Change Is Good And If You Don’t Think So Ask Any 80-Year-Old Gay Black Woman

If a smiley Jackie Chan doesn’t inspire the world to legalize gay marriage then what will?

You know that David Bowie song, “Changes”? It’s the one where he develops a stutter in a very specific portion of the chorus. (Ch-ch-ch-changes/Turn and face the stranger/Ch-ch-ch-changes…) Yeah, you know the song. My own life has changed fairly drastically as I recently traveled down a few highways, back alleys, and pot-hole filled roads until I arrived at my new apartment in the middle of the Bronx. And as much as I would like to spend my next 900 or so words talking about the aesthetics of Jackie Chan’s Rumble in the Bronx and how I futilely searched for the movie’s pivotal supermarket before realizing Rumble was actually filmed in Vancouver, I won’t because that would be silly and this is a serious film editorial for serious film editorial readers in a serious film editorial kind of world. (And, no, I don’t actually understand what that means either.)

Change is good – is it not? We can’t remain in stasis for day after day after week after month after year. So, we move on, we mend our broken bones and hearts, and we attempt to carve out a piece of the Earth so we can construct our white picket fences. Maybe we’ll even get a little Jack Russell terrier or Labrador to jump up and slobber on us when we unlock the gate.

At the recommendation of my favorite Singaporean pen pal, I watched Beginners, a 2010 romantic dramedy about a man named Oliver (played by Ewan McGregor) coming to terms with a whole heap of changes – namely his father Hal’s (played in flashbacks by Christopher Plummer) new romantic relationship and, later, his death just a few years after Hal came out as gay.

Can you imagine being trapped within your body for 75 years? Can you imagine being forced to silence the screams of desire that threaten to explode from your mouth in every conversation? Can you imagine living alone, moored perpetually upon an island in your mind, and doomed to a life of lies and misdirections?

I am grateful for much in my life, not the least of which the opportunity to be honest and open about my sexuality without fearing violent (or even legal) repercussions. And while I am not gay (well, probably not anyway), I greatly empathize with the LGBT community and their struggle for equal rights. To me, the only acceptable path is complete equality for every single person on Earth regardless of sexual orientation, skin color, creed, nationality, age, or any other quality that we are born into without a choice in the matter.

Studies show that 50% of heterosexual couples are totally gay for each other.

Stated task A
According to the editorial on change, where was Rumble in the Bronx actually filmed?
Stated task B
Transcribe from the editorial on change the part that opens with the words "Change Is Good And" and closes with "then what will?".
Stated task C
Go on with the editorial on change from the point where it stops.

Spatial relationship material
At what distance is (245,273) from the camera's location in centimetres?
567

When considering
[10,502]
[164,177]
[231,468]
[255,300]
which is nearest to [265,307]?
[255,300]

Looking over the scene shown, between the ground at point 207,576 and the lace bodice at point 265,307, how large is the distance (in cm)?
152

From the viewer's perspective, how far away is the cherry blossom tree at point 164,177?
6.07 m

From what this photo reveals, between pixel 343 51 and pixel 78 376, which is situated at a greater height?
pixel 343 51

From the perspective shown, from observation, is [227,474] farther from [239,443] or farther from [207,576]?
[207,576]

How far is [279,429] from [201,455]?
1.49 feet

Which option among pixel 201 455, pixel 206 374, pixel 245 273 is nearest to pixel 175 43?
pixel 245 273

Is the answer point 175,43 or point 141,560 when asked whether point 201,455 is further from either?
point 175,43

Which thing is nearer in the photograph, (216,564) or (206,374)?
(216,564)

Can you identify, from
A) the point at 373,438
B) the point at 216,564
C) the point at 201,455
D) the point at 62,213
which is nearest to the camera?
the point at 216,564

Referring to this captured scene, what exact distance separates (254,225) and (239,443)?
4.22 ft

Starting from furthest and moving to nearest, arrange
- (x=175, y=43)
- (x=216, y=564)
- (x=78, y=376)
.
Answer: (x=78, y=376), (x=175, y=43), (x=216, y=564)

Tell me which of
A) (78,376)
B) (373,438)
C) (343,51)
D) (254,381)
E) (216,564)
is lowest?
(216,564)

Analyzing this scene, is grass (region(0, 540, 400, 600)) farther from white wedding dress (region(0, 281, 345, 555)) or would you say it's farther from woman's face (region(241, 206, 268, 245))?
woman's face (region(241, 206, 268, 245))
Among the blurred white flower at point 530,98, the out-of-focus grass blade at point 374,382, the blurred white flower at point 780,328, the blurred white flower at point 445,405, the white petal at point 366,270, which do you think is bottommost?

Final result A
Vancouver.

Final result B
Change Is Good And If You Don’t Think So Ask Any 80-Year-Old Gay Black Woman

If a smiley Jackie Chan doesn’t inspire the world to legalize gay marriage then what will?

Final result C
There are plenty of people who may think I am an asshole due to the things I write. (Myself included.) Maybe one or two of them would even be inspired to douse my head with drink should we both be standing at the same bar. And that’s fine. They are making a judgment based on some words they think comprise a proportion of my personality. I welcome such judgments because they have absolutely nothing to do with my sexual orientation or ethnicity or faith (or lack thereof) or any other quality that is completely separate from my personality.

If you don’t like Ellen DeGeneres because you think she is boring or unfunny, that’s completely fine. We all have our preferences for comedy and perhaps you just don’t like her propensity to dance across the stage. But if you come to me and say that you don’t like her because she is a lesbian, well, I’m going to call you an ignorant piece of shit. And that’s just the way it goes.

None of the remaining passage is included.